Objective: Stenoses in infrageniculate arteries proximal to a lower extremity vein graft may reduce flow velocity through the bypass graft and are thought to predispose to graft occlusion. Repair of these lesions has been recommended to preserve graft function. This study was undertaken to better define the natural history of grafts below inflow lesions and to evaluate the necessity of repair to preserve graft patency.
Methods: From 1994 through 1999, patients undergoing lower extremity vein grafts by a single surgeon at a university hospital and an affiliated teaching hospital were placed in a prospective protocol for proximal infrageniculate native artery and graft surveillance through use of duplex scanning. The records of those patients with grafts originating distal to the common femoral artery were evaluated; they form the basis for this report. Arteriograms were obtained before bypass grafting, and no patient had a stenosis greater than 50% diameter reduction proximal to the graft origin. Follow-up scans were obtained from the common femoral artery through the graft and outflow artery. The peak systolic velocity and velocity ratio in an infrageniculate native artery proximal to the graft origin were recorded, as were the location and the time interval since the bypass graft. Repair of these proximal lesions was not performed during the course of this study. Revision of the bypass graft or its anastomoses was undertaken according to preestablished duplex scan criteria.

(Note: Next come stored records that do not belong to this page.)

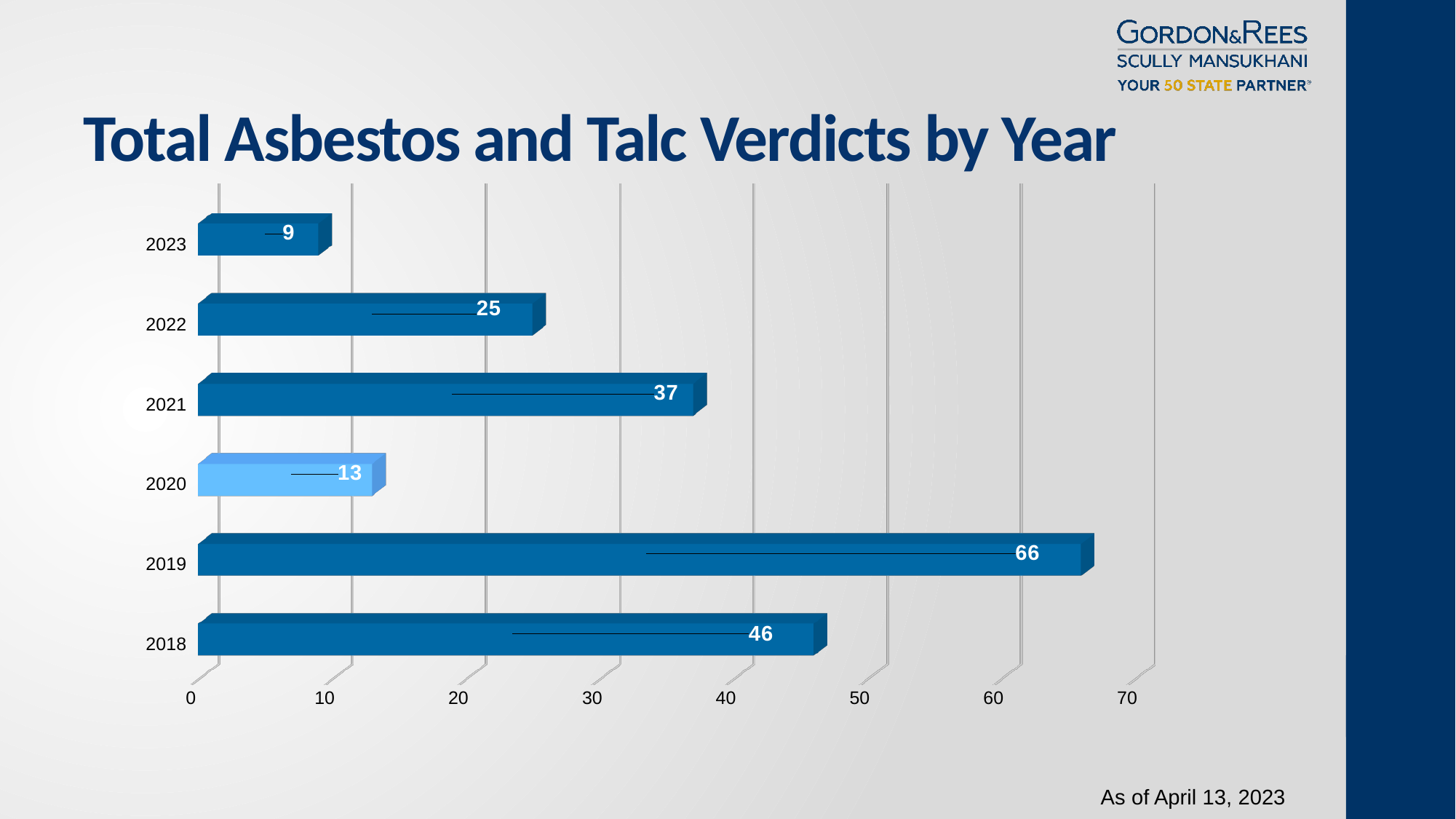
Which year has the lowest number of verdicts? 2023 What is the title of the chart? Total Asbestos and Talc Verdicts by Year What is the value shown for 2023? 9 How many years are shown on the chart? 6 Which year had more verdicts, 2022 or 2020? 2022 How many verdicts are shown for 2021? 37 What is the difference between the verdicts in 2021 and 2020? 24 Which year has the highest number of verdicts? 2019 What is the difference between the verdicts in 2019 and 2018? 20 What kind of chart is shown on the slide? Bar chart Is the value for 2018 greater or less than 40? greater What is the total number of asbestos and talc verdicts in 2019? 66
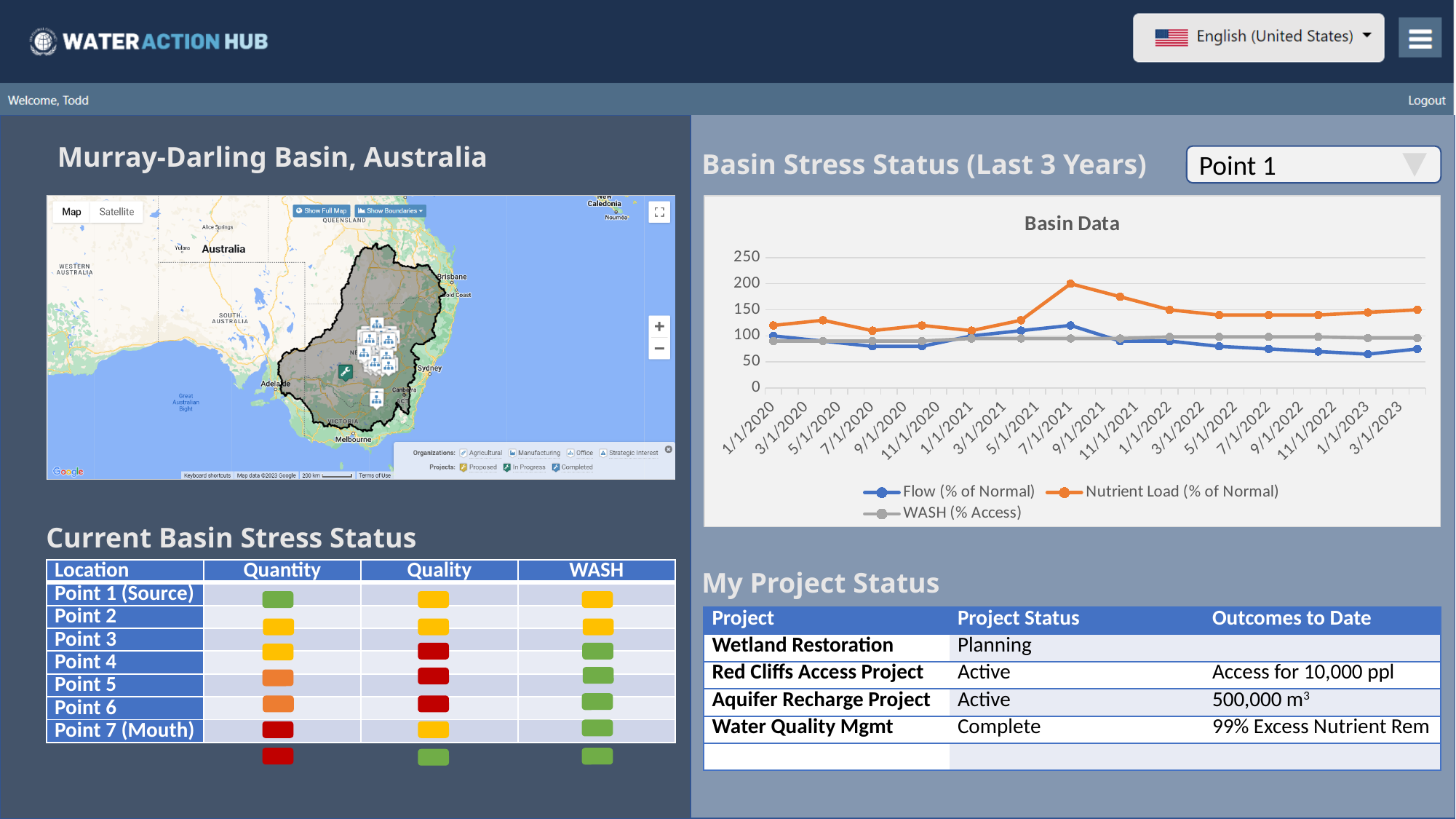
In the Basin Data chart, which series has the higher value on 3/1/2023: Flow (% of Normal) or Nutrient Load (% of Normal)? Nutrient Load (% of Normal) In the Basin Data chart, is the Nutrient Load (% of Normal) value on 7/1/2021 greater or less than 150? greater What colour is the Nutrient Load (% of Normal) line in the Basin Data chart? orange In the Basin Data chart, is the Nutrient Load (% of Normal) value on 3/1/2023 greater or less than 100? greater How many series does the legend of the Basin Data chart list? 3 On which date does Nutrient Load (% of Normal) reach its highest value in the Basin Data chart? 7/1/2021 In the Basin Data chart, does Flow (% of Normal) rise or fall from 7/1/2021 to 1/1/2023? fall How many dates are shown along the x axis of the Basin Data chart? 20 In the Basin Data chart, is the WASH (% Access) value on 1/1/2020 greater or less than 100? less What kind of chart is the Basin Data chart? line chart What is the title of the chart under Basin Stress Status (Last 3 Years)? Basin Data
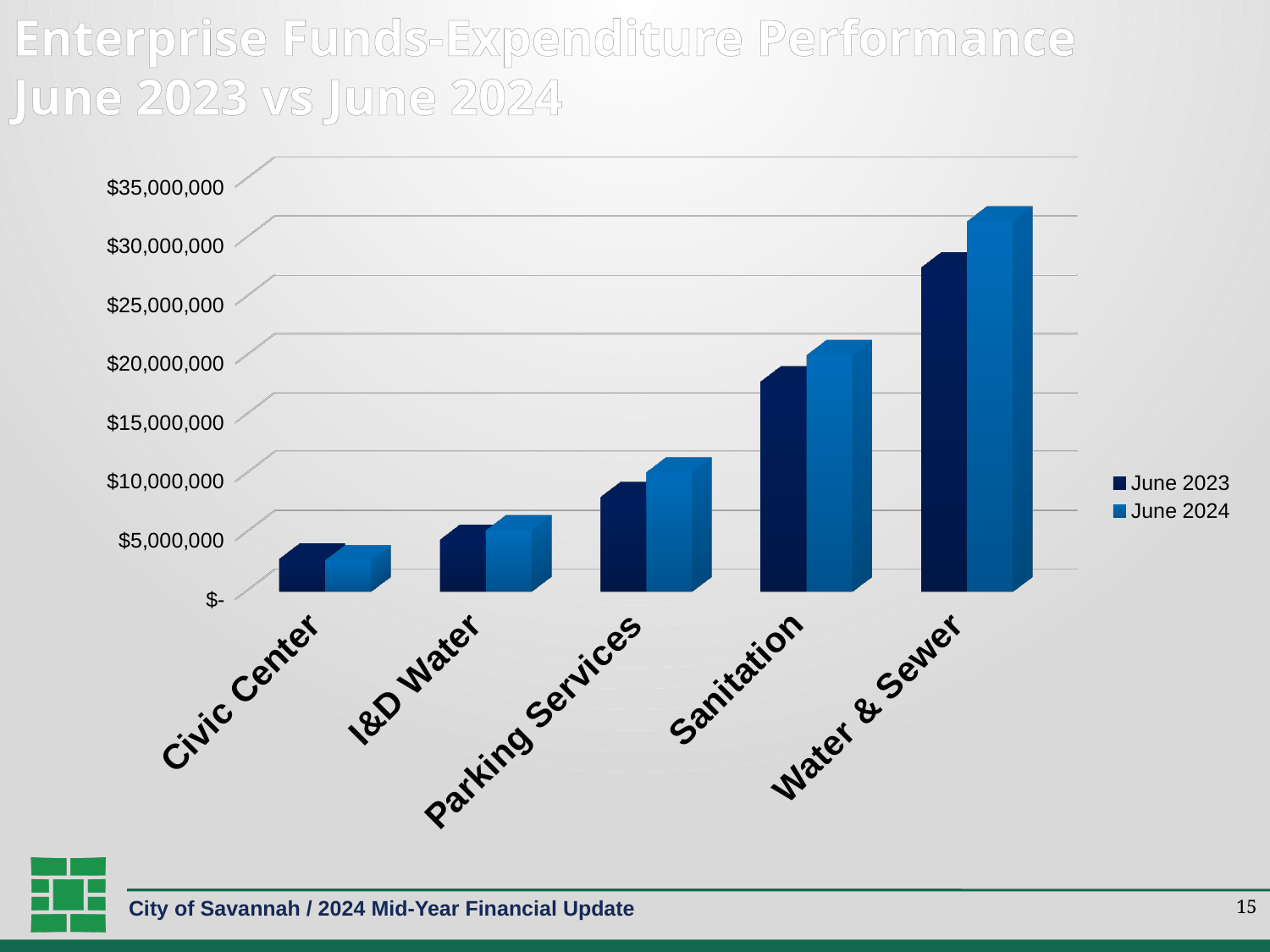
Which category has the lowest expenditure in June 2023? Civic Center What kind of chart is shown on the slide? Bar chart Is the June 2023 value for Parking Services greater or less than $10,000,000? less How many series does the chart's legend list? 2 For Water & Sewer, which is larger: June 2023 or June 2024? June 2024 Do the June 2024 values rise or fall moving from Civic Center to Water & Sewer along the x axis? Rise Is the June 2023 value for Water & Sewer greater or less than $30,000,000? less Is the June 2024 value for Sanitation greater or less than $15,000,000? greater How many categories are shown on the x axis of the chart? 5 For Parking Services, which is larger: June 2023 or June 2024? June 2024 Which category has the highest expenditure in June 2024? Water & Sewer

Results: During this time, 288 autogenous infrainguinal bypass grafts were performed, of which 159 originated below the common femoral artery; of these, 74 were from the superficial femoral artery, 29 from the profunda femoris artery, 49 from the popliteal artery, and 7 from a tibial artery. The maximum peak systolic velocity proximal to the graft origin was more than 250 in 38 arteries (25%) and more than 300 in 26 arteries (16%). The velocity ratio was 3.0 or more in 32 arteries at the same location as the peak systolic velocity and 3.5 or more in 23 arteries (15%), confirming hemodynamically significant stenoses at these sites. The location of peak systolic velocity was the common femoral artery in 81 patients (51%), the superficial femoral artery in 50 (31%), the popliteal artery in 22 (14%), and a tibial artery in 6 (4%). Follow-up ranged from 8 to 60 months (mean, 35 months). During follow-up, 19 patients died, 18 with patent grafts. Overall, nine grafts occluded. One of the occluded grafts had a velocity ratio greater than 3.0; this may have contributed to graft thrombosis. The other occlusions resulted from an unrepaired graft lesion in 2 patients, graft infection in 2 patients, and graft ligation necessitated by below-knee amputation in 2 patients. No cause for the occlusion could be identified in two of the grafts (neither had evidence of proximal arterial stenosis). Assisted primary patency rates were 95% and 91% at 3 and 5 years, respectively.
Conclusions: For grafts originating distal to the common femoral artery, stenoses proximal to the graft do not affect bypass graft patency and do not require repair to prevent graft occlusion. Surveillance of these lesions may therefore be unnecessary, inasmuch as the repair of proximal lesions should not be undertaken to preserve graft function.